I agree that this sort of deceptive misalignment story is speculative but a priori plausible. I think it’s very difficult to reason about these sorts of nuanced inductive biases without having sufficiently tight analogies to current systems or theoretical models; how this will play out (as with other questions of inductive bias) probably depends to a large extent on what the high-level structure of the AI system looks like. Because of this, I think it’s more likely than not that our predictions about what these inductive biases will look like are pretty off-base. That being said, here are the first few specific reasons to doubt the scenario which come to mind right now:
If the system is modular, such that the part of the system representing the goal is separate from the part of the system optimizing the goal, then it seems plausible that we can apply some sort of regularization to the goal to discourage it from being long term. It’s imaginable that the goal is a mesa-objective which is mixed in some inescapably non-modular way with the rest of the system, but then it would be surprising to me if the system’s behavior could really best be best characterized as optimizing this single objective; as opposed to applying a bunch of heuristics, some of which involve pursuing mesa-objectives and some of which don’t fit into that schema—so perhaps framing everything the agent does in terms of objectives isn’t the most useful framing (?).

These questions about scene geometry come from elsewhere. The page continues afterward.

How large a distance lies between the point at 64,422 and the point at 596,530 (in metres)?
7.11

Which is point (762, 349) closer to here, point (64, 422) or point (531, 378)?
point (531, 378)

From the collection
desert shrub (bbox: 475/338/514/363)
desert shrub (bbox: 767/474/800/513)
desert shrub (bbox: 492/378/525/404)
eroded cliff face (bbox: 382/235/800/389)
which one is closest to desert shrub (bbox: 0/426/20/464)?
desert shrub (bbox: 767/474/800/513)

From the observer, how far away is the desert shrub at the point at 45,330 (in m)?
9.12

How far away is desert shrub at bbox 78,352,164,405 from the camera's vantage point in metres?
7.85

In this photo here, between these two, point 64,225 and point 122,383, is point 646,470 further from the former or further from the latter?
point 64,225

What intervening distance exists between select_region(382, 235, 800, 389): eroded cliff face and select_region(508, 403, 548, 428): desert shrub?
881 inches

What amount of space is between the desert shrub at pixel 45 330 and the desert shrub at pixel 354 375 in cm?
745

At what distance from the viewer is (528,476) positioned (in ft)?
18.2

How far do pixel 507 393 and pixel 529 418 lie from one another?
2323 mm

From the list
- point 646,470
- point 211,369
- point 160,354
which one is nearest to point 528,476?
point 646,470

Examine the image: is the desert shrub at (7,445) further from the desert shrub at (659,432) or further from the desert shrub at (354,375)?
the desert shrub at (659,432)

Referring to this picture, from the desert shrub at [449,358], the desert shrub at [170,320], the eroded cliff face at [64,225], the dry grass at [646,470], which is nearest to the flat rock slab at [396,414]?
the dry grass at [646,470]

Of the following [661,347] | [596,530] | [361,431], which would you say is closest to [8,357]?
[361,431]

If an agent has a long-term objective, for which achieving the desired short-term objective is only instrumentally useful, then in order to succeed the agent needs to figure out how to minimize the loss by using its reasoning skills (by default, within a single episode). If, on the other hand, the agent has an appropriate short-term objective, then the agent will learn (across episodes) how to minimize the loss through gradient descent. I expect the latter scenario to typically result in better loss for statistical reasons, since the agent can take advantage of more samples. (This would be especially clear if, in the training paradigm of the future, the competence of the agent increases during training.)
(There’s also the idea of imposing a speed prior; not sure how likely that direction is to pan out.)
Perhaps most crucially, for us to be wrong about Hypothesis 2, deceptive misalignment needs to happen extremely consistently. It’s not enough for it to be plausible that it could happen often; it needs to happen all the time.
What kind of regularization could this be? And are you imagining an AlphaZero-style system with a hardcoded value head, or an organically learned modularity?
I think the situation is much better if deceptive alignment is inconsistent. I also think that’s more likely, particularly if we are trying.
That said, I don’t think the problem goes away completely if deceptive alignment is inconsistent. We may still have limited ability to distinguish deceptively aligned models from models that are trying to optimize reward, or we may find that models that are trying to optimize reward are unsuitable in practice (e.g. because of the issues raised in mechanism 1) and so selecting for things that works means you are selecting for deceptive alignment.